The Gold of Naples (L'oro di Napoli /it/) is a 1954 Italian anthology film directed by Vittorio De Sica. It was entered into the 1955 Cannes Film Festival. In 2008, the film was included on the Italian Ministry of Cultural Heritage’s 100 Italian films to be saved, a list of 100 films that "have changed the collective memory of the country between 1942 and 1978."

==Plot==
The film is a tribute to Naples, where director De Sica spent his first years, this is a collection of 6 Neapolitan episodes: a clown exploited by a hoodlum; an unfaithful pizza seller (Loren) losing her wedding ring; the funeral of a child; the impoverished inveterate gambler Count Prospero B. being reduced to force his doorman's preteen kid to play cards with him (and losing regularly); the unexpected and unusual wedding of Teresa, a prostitute; the exploits of "professor" Ersilio Miccio, a "wisdom seller" who "solves problems".

==Cast==

==="Il guappo" ("El Camorrista ")===
- Totò – Don Saverio Petrillo
- Lianella Carell – Carolina, Saverio's wife
- Pasquale Cennamo – Don Carmine Savarone, the squatter
- Agostino Salvietti – Gennaro Esposito, El Camorrista.

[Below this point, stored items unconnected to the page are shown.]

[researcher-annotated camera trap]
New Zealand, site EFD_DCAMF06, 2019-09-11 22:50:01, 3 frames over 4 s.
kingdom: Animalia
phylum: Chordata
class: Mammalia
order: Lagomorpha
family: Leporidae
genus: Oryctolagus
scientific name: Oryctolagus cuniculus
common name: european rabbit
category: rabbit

==="Pizze a credito" ("Pizza on Credit")===
- Sophia Loren – Sofia
- Paolo Stoppa – Don Peppino, the widower
- Giacomo Furia – Rosario, Sofia's husband
- Alberto Farnese – Alfredo, Sofia's lover
- Tecla Scarano – Don Peppino's friend

==="Funeralino"===
- Teresa De Vita – The mother

==="I giocatori" ("Ludopata")===
- Vittorio De Sica – Count Prospero B.
- Pierino Bilancioni – Gennarino, the young gambler
- Lars Borgström – Federico, the doorkeeper
- Mario Passante – Giovanni, the butler
- Irene Montaldo – Countess B.

==="Teresa" ("Theresa")===
- Silvana Mangano – Teresa
- Erno Crisa – Don Nicola
- Ubaldo Maestri – Don Ubaldo

==="Il professore"===
- Eduardo De Filippo – Don Ersilio Miccio
- Tina Pica – The elderly lady
- Nino Imparato – Gennaro
- Gianni Crosio – Alfonso Maria di Sant'Agata dei Fornai

==Release==
The original Italian release comprises six segments: "Il guappo", "Pizze a credito", "Funeralino", "I giocatori", "Teresa", and "Il professore". The US version omits the third and the sixth, leaving the following: "The Racketeer", "Pizza on Credit", "The Gambler", and "Theresa".

Paramount did not take up its option to release the film in the United States and it wasn't until February 1957 that the film was finally distributed there, being shown at the Paris Theater in New York for 18 weeks, earning the distributor, Distributors Corporation of America, $72,000. The film was voted one of the Ten Best Foreign Language Films of 1957 by The New York Times.